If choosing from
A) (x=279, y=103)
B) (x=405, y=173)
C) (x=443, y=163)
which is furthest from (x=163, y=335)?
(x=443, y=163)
-------------------------
* **WRITTEN PROBLEM**:
Rewrite the items above with "furthest" changed to "farthest" and everything else left the same.

* **RESULT FOR THIS EXERCISE**:
If choosing from
A) (x=279, y=103)
B) (x=405, y=173)
C) (x=443, y=163)
which is farthest from (x=163, y=335)?
(x=443, y=163)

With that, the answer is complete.